**Written exercise:**
Copy the forum thread between "## strong*I*bumpin (Oct" and "it really quickly.", inclusive, changing "windshield" to "front glass".

**Source excerpt:**

This guy's film is dark (20%) on the outside and pretty clear from inside, that sounds good to me, i'd hate to not to be able to see at night. They can even tint the windshield (40%) in his state. 
window tint


----------



## Fus1on (Feb 25, 2011)

They have nice prices .... Knukonceptz.com FTW  



> Shopping Cart:
> Item # Product Name QTY Price Total
> KFX0R Kolossus Fleks Kable 1/0 Red Power /Ground Wire 6 $3.75 $22.50
> KFX0BK Kolossus Fleks Kable 1/0 Black Power/Ground Wire 4 $3.75 $15.00
> ...


----------



## strong*I*bumpin (Oct 3, 2005)

My son has the same JBL sub with 500w from a Sony amp,very underated.GL with the ride and install.


----------



## MTopper (Nov 4, 2009)

i work with tint on almost a daily basis so i've gotten to know the % pretty well haha. I have stock 17% on the rears of my SUV, 20% on the driver/passenger and 35% on the windshield. i don't really have issues at night seeing. You grow accustomed to it really quickly.


anyways, i really like your speaker and amp choice. i'm a big fan of MB Quart amps. i just haven't had a ton of play time with them


----------



## Fus1on (Feb 25, 2011)

Questions about the scenes in images:
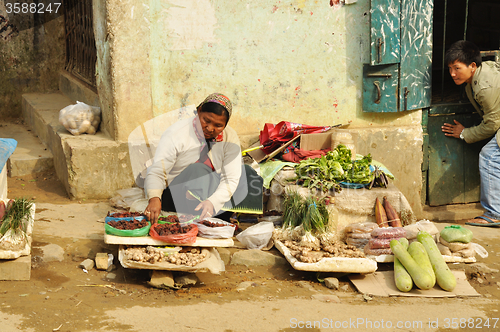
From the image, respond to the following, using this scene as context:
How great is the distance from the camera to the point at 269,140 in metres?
5.41

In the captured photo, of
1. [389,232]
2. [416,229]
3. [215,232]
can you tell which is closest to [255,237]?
[215,232]

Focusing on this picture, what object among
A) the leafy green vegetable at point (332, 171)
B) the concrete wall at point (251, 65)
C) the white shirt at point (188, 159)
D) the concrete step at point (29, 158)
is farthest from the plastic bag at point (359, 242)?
the concrete step at point (29, 158)

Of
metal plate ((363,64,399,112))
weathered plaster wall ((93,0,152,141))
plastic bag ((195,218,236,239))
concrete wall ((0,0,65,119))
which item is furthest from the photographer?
concrete wall ((0,0,65,119))

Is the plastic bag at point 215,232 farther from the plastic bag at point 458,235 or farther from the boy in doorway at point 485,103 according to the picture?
the boy in doorway at point 485,103

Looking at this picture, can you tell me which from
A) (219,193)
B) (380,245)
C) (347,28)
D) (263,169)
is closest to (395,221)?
(380,245)

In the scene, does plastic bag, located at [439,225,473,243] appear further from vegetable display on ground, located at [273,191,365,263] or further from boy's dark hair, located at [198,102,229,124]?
boy's dark hair, located at [198,102,229,124]

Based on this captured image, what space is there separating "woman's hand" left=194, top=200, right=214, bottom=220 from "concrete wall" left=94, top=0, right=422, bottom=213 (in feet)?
4.58

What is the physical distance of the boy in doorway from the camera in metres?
5.44

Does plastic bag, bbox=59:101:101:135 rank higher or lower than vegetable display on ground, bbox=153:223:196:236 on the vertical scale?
higher

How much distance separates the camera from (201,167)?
4.52 metres

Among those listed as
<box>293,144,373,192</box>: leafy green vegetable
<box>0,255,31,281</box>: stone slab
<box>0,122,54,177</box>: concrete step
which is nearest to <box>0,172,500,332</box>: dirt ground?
<box>0,255,31,281</box>: stone slab

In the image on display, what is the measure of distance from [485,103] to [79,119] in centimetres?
423

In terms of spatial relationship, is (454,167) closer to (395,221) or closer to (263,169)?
(395,221)

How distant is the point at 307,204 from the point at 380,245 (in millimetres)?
721
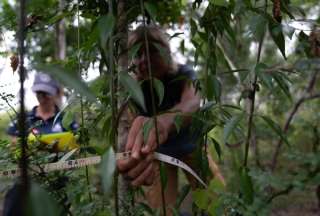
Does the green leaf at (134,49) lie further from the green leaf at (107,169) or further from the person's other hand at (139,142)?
the green leaf at (107,169)

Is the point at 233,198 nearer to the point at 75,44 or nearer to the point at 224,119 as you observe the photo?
the point at 224,119

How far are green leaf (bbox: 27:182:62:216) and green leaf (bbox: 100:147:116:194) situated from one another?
0.27 ft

**The solution:**
## strong*I*bumpin (Oct 3, 2005)

My son has the same JBL sub with 500w from a Sony amp,very underated.GL with the ride and install.


----------



## MTopper (Nov 4, 2009)

i work with tint on almost a daily basis so i've gotten to know the % pretty well haha. I have stock 17% on the rears of my SUV, 20% on the driver/passenger and 35% on the front glass. i don't really have issues at night seeing. You grow accustomed to it really quickly.